>> start

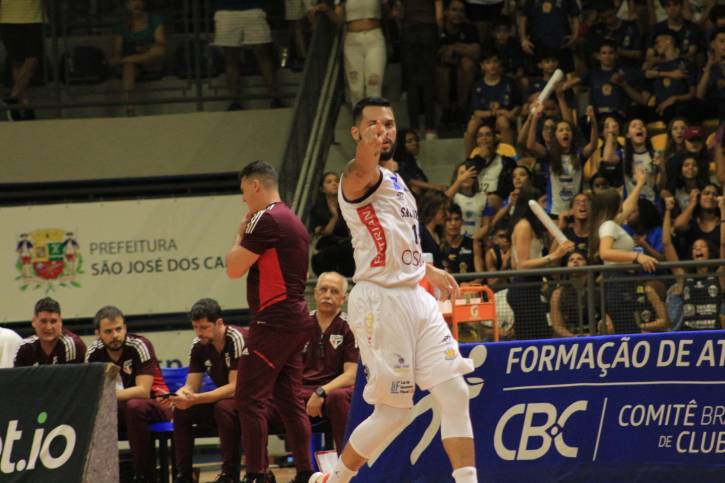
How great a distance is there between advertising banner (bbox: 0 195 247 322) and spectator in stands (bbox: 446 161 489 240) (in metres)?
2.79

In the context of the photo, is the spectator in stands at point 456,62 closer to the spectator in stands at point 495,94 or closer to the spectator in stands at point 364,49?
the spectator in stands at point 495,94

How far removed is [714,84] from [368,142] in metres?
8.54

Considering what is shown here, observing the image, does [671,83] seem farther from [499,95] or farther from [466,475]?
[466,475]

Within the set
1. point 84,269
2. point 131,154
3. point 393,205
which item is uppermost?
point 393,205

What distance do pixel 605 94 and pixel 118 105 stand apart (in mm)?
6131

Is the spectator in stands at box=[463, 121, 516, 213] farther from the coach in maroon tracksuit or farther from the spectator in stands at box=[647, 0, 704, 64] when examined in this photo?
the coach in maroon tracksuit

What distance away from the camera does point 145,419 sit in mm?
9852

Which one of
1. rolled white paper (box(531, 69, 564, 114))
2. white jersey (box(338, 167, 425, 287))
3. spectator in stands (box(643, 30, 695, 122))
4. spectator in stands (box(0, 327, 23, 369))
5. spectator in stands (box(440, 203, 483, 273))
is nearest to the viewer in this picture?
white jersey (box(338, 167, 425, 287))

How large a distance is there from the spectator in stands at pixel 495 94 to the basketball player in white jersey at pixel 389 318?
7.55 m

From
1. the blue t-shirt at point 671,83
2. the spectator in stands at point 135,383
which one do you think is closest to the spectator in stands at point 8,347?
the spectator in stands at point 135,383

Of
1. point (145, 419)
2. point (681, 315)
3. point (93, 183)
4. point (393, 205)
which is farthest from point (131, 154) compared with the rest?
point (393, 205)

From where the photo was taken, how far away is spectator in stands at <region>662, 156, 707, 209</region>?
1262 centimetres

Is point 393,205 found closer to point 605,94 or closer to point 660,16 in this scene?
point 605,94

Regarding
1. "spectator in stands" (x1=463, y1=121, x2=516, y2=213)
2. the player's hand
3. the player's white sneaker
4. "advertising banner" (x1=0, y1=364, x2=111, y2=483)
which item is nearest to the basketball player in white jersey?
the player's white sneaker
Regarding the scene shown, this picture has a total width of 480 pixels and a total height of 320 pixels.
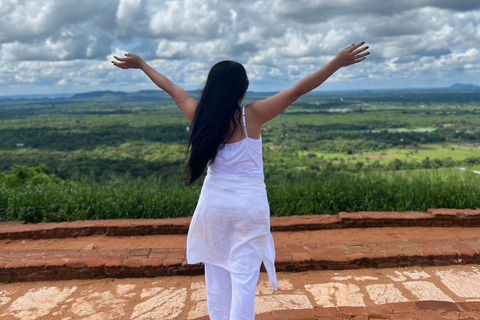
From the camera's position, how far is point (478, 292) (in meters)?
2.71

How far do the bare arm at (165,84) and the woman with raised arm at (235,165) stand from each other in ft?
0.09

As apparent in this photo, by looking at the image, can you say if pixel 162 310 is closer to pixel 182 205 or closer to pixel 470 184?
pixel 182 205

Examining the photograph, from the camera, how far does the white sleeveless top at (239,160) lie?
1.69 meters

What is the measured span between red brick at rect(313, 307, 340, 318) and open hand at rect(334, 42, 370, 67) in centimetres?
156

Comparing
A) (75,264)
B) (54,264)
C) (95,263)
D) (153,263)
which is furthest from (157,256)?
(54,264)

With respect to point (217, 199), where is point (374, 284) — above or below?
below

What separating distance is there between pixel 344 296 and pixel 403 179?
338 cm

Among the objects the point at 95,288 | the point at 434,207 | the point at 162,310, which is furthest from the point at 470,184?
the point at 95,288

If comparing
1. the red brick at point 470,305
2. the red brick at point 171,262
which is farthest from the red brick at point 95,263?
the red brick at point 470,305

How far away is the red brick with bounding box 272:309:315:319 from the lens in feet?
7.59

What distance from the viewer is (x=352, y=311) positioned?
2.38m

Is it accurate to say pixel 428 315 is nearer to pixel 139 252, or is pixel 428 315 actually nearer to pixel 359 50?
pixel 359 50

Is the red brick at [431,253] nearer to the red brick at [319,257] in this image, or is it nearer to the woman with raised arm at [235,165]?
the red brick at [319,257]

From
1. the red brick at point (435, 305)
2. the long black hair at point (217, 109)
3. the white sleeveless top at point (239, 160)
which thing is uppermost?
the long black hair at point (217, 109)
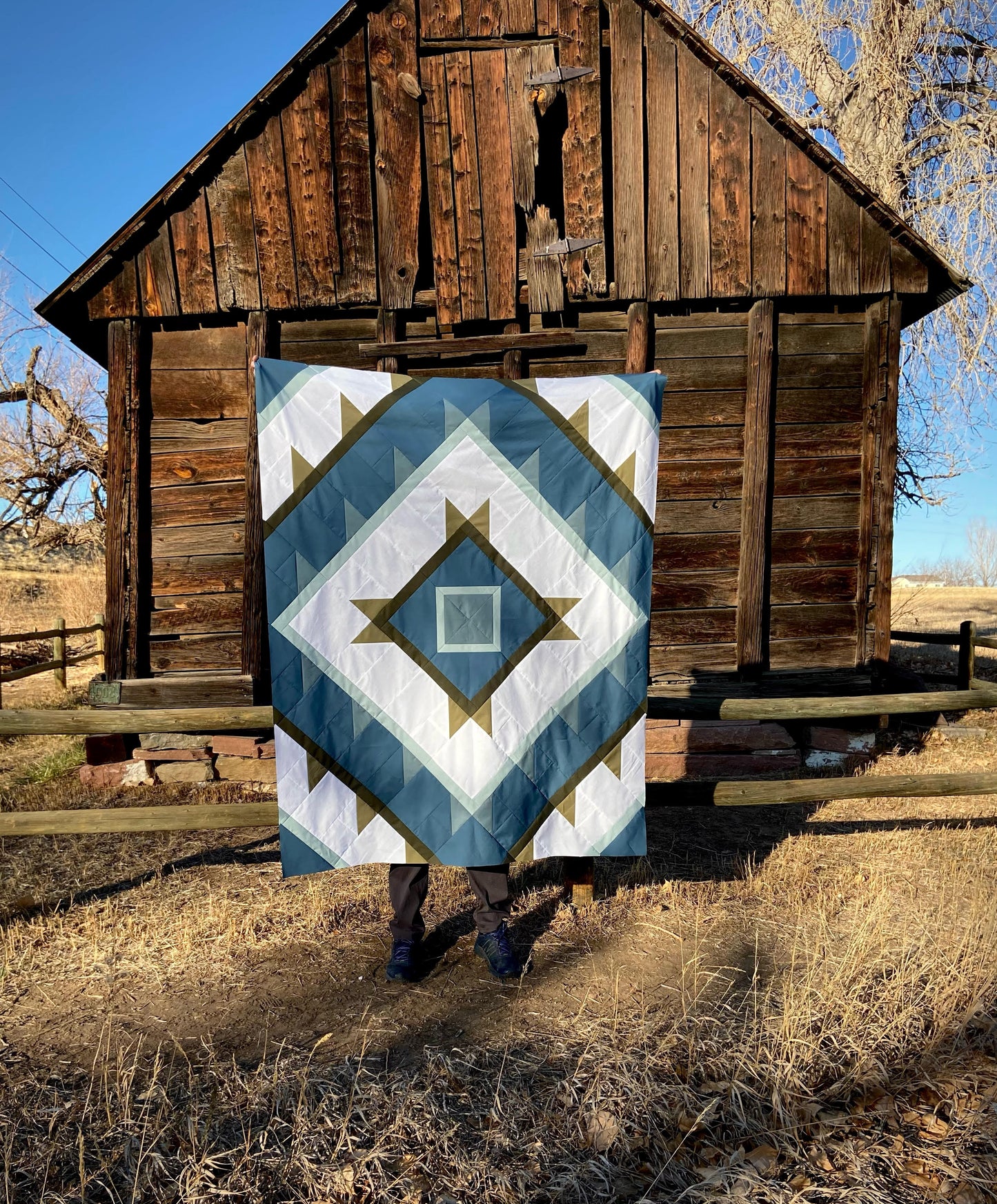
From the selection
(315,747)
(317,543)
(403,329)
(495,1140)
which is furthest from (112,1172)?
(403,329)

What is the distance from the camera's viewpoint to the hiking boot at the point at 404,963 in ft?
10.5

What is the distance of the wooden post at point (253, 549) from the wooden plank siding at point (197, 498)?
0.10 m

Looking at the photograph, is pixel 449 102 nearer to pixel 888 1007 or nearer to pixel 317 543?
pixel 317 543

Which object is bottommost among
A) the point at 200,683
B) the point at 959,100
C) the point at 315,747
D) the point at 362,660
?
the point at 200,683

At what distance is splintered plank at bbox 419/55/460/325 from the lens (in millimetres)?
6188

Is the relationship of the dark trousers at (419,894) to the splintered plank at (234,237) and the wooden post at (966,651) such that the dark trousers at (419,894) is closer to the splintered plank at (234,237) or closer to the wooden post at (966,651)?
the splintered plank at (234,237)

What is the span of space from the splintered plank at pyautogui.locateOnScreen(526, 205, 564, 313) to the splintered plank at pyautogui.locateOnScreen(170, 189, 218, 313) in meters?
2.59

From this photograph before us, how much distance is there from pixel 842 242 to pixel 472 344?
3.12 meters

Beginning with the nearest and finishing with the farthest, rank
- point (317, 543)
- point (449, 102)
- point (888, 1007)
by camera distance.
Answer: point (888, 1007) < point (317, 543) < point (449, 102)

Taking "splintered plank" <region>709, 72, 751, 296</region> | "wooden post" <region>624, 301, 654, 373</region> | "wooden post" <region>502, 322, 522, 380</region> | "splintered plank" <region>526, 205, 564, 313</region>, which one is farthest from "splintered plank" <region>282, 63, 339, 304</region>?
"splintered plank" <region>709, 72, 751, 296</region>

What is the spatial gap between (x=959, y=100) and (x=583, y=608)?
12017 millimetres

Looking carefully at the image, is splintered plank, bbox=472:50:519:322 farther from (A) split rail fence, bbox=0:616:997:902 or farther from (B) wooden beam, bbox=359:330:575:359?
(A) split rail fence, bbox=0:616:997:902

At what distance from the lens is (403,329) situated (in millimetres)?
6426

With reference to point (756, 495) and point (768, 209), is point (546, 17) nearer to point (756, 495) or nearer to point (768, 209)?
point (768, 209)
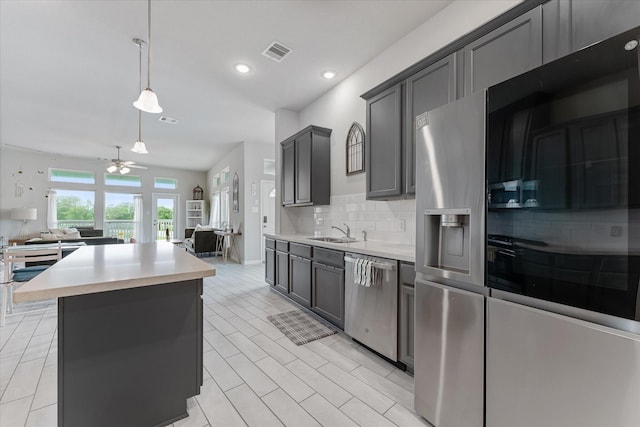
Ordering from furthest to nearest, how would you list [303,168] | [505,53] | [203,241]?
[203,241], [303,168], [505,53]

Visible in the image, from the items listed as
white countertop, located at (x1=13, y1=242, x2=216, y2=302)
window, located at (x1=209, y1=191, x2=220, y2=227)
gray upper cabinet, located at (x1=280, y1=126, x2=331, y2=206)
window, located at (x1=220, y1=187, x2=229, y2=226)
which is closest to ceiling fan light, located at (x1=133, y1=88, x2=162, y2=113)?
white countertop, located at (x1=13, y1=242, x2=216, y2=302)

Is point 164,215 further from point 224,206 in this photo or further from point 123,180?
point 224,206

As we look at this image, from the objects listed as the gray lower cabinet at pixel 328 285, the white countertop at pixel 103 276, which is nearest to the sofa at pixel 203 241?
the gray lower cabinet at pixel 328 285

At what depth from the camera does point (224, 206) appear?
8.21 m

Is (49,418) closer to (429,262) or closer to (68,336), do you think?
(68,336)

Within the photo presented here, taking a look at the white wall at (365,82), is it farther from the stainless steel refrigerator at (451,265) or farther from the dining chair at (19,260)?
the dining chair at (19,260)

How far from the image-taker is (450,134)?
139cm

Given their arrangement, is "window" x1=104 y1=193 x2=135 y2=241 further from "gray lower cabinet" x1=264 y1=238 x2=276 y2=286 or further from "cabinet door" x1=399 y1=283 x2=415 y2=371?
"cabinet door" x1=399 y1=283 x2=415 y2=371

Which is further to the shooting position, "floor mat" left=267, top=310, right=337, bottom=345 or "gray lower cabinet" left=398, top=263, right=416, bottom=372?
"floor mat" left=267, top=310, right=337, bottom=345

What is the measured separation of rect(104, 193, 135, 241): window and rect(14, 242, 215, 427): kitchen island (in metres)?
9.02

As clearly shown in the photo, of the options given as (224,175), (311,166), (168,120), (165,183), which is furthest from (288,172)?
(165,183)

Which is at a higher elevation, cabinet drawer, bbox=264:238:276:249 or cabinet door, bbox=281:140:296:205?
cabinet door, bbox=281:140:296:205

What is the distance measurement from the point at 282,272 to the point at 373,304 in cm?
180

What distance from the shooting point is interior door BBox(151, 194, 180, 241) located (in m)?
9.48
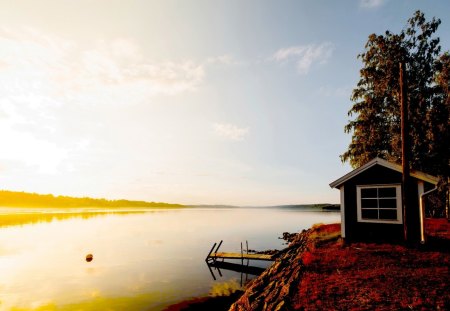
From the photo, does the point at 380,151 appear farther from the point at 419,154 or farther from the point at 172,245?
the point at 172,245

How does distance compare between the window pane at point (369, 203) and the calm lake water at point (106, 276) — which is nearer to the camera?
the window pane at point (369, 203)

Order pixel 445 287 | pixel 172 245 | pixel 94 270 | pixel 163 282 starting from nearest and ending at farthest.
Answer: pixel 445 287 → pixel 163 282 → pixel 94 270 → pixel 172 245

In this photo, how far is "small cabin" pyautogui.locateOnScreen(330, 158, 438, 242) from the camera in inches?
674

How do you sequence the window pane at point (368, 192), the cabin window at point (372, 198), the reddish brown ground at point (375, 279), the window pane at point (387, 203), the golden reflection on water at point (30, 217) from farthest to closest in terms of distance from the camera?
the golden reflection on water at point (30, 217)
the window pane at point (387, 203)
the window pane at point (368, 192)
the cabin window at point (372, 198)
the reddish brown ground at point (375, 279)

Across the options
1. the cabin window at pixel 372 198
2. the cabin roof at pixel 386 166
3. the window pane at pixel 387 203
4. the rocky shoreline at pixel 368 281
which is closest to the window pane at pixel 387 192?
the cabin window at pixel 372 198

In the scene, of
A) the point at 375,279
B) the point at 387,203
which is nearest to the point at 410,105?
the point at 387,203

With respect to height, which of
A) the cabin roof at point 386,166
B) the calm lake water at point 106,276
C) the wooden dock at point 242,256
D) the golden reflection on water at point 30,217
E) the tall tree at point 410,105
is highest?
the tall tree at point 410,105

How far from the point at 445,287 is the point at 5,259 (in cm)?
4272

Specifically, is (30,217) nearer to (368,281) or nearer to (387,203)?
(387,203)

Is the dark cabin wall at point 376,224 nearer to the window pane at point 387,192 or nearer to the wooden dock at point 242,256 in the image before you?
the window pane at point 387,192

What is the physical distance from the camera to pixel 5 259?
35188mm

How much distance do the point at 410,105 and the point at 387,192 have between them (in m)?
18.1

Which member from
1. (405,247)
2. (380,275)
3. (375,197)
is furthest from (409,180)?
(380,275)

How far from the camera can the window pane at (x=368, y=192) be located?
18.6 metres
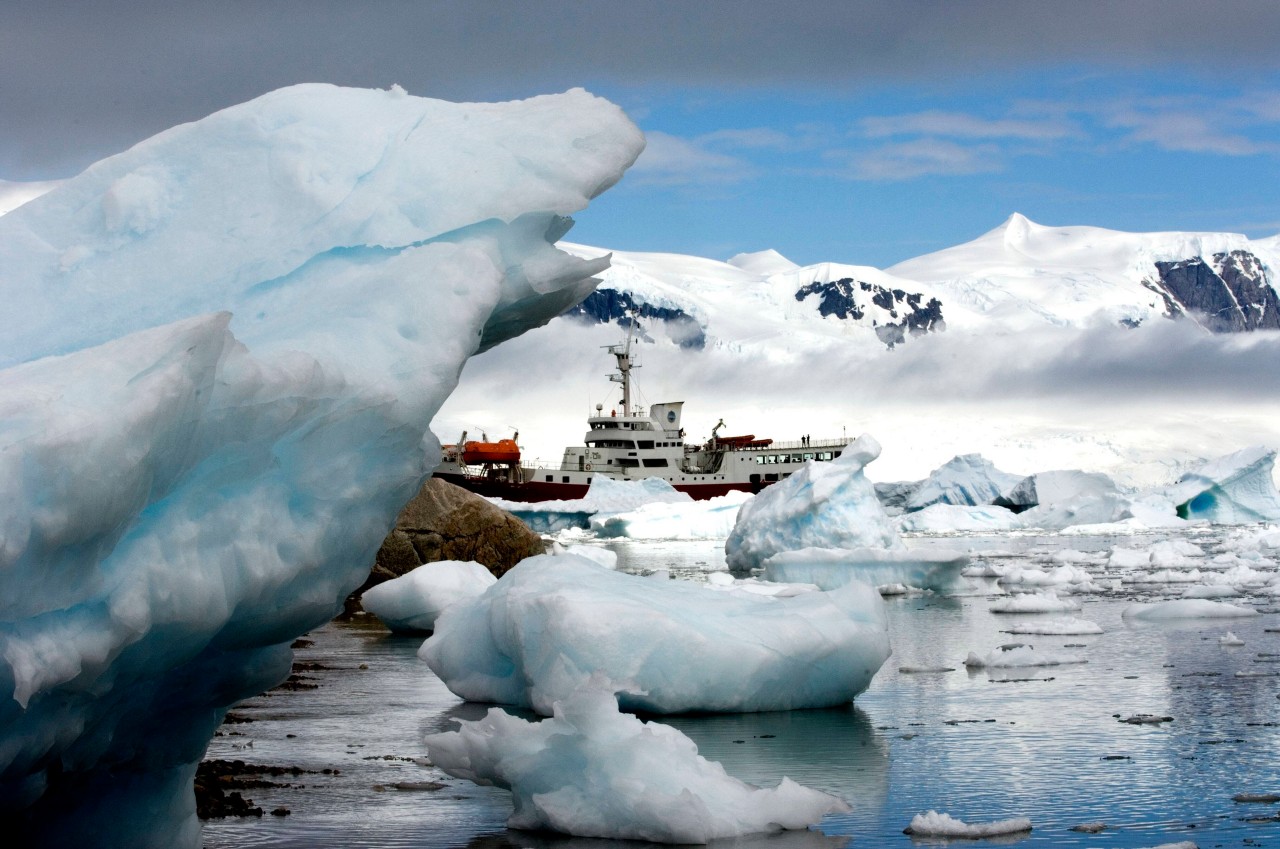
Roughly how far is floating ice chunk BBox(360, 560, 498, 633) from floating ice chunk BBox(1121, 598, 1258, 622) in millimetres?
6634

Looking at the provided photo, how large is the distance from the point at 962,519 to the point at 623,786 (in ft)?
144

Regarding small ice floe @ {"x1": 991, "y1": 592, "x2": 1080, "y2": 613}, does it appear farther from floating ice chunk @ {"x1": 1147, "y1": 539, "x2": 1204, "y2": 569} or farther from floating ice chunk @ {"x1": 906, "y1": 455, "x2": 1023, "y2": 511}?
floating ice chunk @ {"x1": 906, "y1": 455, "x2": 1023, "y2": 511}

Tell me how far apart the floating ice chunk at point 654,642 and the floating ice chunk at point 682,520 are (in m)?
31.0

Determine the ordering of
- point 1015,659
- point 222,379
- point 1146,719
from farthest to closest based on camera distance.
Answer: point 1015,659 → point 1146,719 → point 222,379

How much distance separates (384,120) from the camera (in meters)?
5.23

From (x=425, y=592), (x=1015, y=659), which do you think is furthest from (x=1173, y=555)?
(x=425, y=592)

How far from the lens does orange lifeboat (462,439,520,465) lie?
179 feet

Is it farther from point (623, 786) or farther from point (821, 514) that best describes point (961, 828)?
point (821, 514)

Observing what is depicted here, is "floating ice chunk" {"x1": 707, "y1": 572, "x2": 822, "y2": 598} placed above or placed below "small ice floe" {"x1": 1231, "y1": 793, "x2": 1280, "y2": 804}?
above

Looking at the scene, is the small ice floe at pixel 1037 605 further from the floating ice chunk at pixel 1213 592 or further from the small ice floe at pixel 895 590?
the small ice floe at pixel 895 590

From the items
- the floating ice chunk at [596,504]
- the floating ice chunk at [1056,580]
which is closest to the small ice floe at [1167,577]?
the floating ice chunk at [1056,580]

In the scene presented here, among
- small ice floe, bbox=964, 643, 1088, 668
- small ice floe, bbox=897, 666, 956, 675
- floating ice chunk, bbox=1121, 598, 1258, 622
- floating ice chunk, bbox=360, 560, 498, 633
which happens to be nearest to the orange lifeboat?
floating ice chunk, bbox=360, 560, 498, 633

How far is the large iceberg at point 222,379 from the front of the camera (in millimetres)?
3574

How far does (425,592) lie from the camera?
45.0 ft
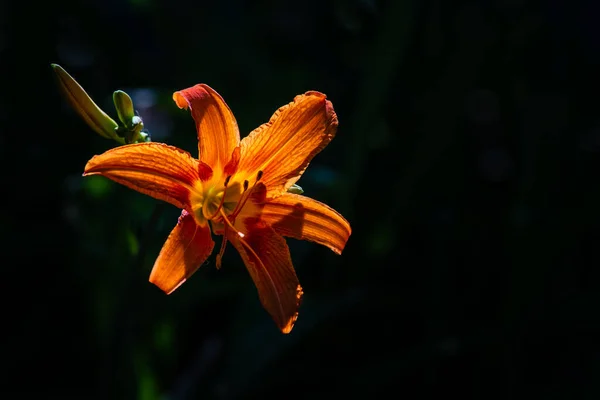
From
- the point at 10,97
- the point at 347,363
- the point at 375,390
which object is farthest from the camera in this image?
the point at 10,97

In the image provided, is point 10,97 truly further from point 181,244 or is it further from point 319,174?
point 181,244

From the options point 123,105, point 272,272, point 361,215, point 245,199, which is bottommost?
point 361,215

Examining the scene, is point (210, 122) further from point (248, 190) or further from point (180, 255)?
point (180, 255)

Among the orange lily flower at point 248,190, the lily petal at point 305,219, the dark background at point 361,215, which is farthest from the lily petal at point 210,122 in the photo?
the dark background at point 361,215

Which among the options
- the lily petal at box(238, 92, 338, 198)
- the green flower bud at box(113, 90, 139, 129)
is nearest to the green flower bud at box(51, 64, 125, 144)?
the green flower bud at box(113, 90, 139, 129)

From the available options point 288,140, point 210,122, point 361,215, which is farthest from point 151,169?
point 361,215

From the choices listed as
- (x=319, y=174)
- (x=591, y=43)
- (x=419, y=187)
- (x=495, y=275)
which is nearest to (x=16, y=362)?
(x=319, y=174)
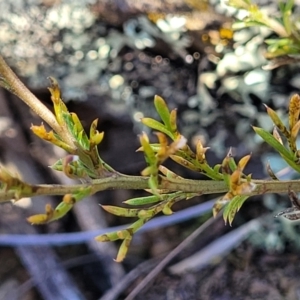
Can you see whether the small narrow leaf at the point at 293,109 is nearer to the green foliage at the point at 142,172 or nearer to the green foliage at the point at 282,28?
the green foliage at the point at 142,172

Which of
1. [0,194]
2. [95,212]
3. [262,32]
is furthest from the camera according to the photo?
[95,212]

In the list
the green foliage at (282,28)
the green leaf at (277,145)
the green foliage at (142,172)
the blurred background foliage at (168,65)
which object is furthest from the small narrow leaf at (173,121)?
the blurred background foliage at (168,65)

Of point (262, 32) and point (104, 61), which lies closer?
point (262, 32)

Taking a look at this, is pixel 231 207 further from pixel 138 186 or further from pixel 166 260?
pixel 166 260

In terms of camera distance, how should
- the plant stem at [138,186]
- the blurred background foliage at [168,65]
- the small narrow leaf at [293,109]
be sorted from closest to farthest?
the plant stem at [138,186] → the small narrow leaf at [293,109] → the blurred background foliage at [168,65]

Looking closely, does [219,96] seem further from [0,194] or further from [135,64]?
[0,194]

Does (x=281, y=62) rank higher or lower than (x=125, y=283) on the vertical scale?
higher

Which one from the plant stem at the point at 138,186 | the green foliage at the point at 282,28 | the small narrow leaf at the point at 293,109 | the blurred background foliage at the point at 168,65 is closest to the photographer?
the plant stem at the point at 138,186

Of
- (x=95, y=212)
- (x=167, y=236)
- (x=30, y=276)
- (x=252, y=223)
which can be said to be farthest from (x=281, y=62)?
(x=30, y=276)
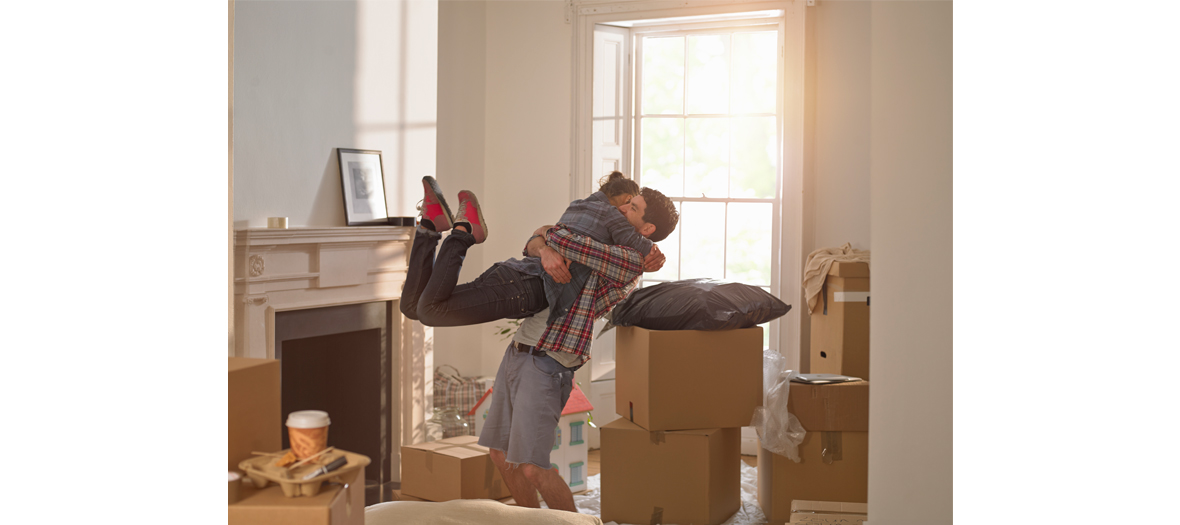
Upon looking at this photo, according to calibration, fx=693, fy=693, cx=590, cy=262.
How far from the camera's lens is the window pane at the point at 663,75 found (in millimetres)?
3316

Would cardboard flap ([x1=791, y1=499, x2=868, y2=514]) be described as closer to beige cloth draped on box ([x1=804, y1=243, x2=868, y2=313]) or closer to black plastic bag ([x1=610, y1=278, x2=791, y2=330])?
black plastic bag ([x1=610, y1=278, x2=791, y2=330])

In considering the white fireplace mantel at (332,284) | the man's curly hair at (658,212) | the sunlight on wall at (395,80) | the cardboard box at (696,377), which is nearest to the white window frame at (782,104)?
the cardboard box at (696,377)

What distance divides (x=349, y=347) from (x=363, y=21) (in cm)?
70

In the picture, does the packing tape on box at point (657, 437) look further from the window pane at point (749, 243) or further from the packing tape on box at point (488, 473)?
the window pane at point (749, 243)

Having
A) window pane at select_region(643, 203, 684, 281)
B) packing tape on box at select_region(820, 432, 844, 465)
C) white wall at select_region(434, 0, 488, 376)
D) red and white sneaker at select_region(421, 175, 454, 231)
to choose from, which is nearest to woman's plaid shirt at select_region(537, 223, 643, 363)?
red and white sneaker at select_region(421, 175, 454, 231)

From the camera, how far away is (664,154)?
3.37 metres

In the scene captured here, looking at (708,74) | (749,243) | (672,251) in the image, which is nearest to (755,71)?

>> end

### Stated task
Reproduce exactly the lines from the one with "Upon looking at" through the end of the entries above, both ends included.

### Solution
Upon looking at this photo, according to calibration, fx=693, fy=693, cx=590, cy=262.
How far from the camera's lens is the window pane at the point at 663,75 found (in millimetres)?
3316

Would cardboard flap ([x1=791, y1=499, x2=868, y2=514]) be described as closer to beige cloth draped on box ([x1=804, y1=243, x2=868, y2=313]) or closer to black plastic bag ([x1=610, y1=278, x2=791, y2=330])?
black plastic bag ([x1=610, y1=278, x2=791, y2=330])

In considering the white fireplace mantel at (332,284) | the man's curly hair at (658,212) | the sunlight on wall at (395,80) | the cardboard box at (696,377), which is nearest to the white window frame at (782,104)?
the cardboard box at (696,377)

What distance divides (x=349, y=347) from (x=363, y=21) (in cm)?
70

In the picture, does the packing tape on box at point (657, 437) look further from the window pane at point (749, 243) or further from the packing tape on box at point (488, 473)?
the window pane at point (749, 243)

Having
A) window pane at select_region(643, 203, 684, 281)
B) packing tape on box at select_region(820, 432, 844, 465)
C) white wall at select_region(434, 0, 488, 376)
D) red and white sneaker at select_region(421, 175, 454, 231)
to choose from, which is nearest to woman's plaid shirt at select_region(537, 223, 643, 363)?
red and white sneaker at select_region(421, 175, 454, 231)

From the camera, how far away is (664,154)?
3.37 metres

In the scene captured here, looking at (708,74) | (749,243) | (672,251) in the image, which is nearest to (755,71)?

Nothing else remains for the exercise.